🤖 AI Summary
This study addresses drug event detection and fine-grained classification in electronic health record (EHR) clinical text. We propose a multi-source pre-trained BERT ensemble framework that integrates several BERT variants—individually pre-trained on Wikipedia and the MIMIC-III corpus—and fine-tunes them on the CMED dataset, followed by weighted-voting-based ensemble prediction. Our key contribution lies in synergistically combining domain-adaptive pre-training with model-level ensemble learning to mitigate the limited generalization capacity of individual models. Under a rigorous evaluation protocol, our approach achieves absolute improvements of approximately 5.0% in Micro-F1 and 6.2% in Macro-F1 over strong baselines. The method delivers high-precision, interpretable automated information extraction, thereby advancing clinical decision support and pharmacovigilance systems.
📝 Abstract
Identification of key variables such as medications, diseases, relations from health records and clinical notes has a wide range of applications in the clinical domain. n2c2 2022 provided shared tasks on challenges in natural language processing for clinical data analytics on electronic health records (EHR), where it built a comprehensive annotated clinical data Contextualized Medication Event Dataset (CMED).
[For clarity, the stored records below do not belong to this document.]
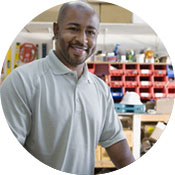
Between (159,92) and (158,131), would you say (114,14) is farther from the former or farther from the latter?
(158,131)

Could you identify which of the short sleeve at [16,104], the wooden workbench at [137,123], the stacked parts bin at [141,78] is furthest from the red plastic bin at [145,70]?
the short sleeve at [16,104]

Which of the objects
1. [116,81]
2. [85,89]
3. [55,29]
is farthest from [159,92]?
[55,29]

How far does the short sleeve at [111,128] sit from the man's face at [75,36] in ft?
0.49

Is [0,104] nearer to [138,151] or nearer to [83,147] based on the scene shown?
[83,147]

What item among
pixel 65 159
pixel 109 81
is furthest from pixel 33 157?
pixel 109 81

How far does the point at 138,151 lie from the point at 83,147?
7.1 inches

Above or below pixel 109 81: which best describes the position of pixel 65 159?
below

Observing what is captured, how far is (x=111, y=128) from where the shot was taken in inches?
23.9

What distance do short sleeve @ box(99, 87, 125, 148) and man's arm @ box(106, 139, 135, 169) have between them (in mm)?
21

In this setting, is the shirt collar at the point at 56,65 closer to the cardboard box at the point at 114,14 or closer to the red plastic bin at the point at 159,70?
the cardboard box at the point at 114,14

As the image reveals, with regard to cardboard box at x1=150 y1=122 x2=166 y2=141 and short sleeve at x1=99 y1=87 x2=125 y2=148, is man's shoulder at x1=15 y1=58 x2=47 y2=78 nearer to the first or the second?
short sleeve at x1=99 y1=87 x2=125 y2=148

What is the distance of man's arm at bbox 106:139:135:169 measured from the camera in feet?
2.05

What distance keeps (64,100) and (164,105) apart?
1.04 feet

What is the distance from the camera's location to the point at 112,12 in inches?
24.7
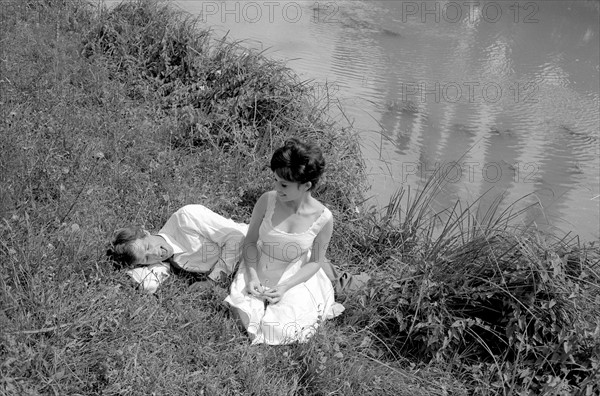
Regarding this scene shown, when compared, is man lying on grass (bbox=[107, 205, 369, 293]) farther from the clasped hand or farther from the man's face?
the clasped hand

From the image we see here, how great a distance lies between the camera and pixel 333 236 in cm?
406

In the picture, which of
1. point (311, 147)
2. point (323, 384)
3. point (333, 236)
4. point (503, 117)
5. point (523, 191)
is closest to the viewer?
point (323, 384)

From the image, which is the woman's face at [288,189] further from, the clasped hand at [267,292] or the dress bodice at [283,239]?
the clasped hand at [267,292]

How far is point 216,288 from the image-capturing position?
332cm

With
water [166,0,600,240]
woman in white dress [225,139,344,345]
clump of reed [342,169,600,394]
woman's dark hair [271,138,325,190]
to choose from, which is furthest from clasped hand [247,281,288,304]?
water [166,0,600,240]

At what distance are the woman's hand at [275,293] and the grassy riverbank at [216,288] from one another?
208 mm

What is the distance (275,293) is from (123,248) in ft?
2.43

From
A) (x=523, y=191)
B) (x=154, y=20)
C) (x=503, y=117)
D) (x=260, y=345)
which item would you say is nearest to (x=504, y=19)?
(x=503, y=117)

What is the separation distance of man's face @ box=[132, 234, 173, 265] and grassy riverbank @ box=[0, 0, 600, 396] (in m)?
0.15

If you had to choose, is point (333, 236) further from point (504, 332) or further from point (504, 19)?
point (504, 19)

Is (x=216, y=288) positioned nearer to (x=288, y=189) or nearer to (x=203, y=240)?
(x=203, y=240)

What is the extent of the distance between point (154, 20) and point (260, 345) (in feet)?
12.0

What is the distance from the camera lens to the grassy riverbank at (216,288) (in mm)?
2719

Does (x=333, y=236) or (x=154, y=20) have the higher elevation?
(x=154, y=20)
This study focuses on subtask 2 in Track 1 of this challenge that is to detect and classify medication events from clinical notes through building a novel BERT-based ensemble model. It started with pretraining BERT models on different types of big data such as Wikipedia and MIMIC. Afterwards, these pretrained BERT models were fine-tuned on CMED training data. These fine-tuned BERT models were employed to accomplish medication event classification on CMED testing data with multiple predictions. These multiple predictions generated by these fine-tuned BERT models were integrated to build final prediction with voting strategies. Experimental results demonstrated that BERT-based ensemble models can effectively improve strict Micro-F score by about 5% and strict Macro-F score by about 6%, respectively.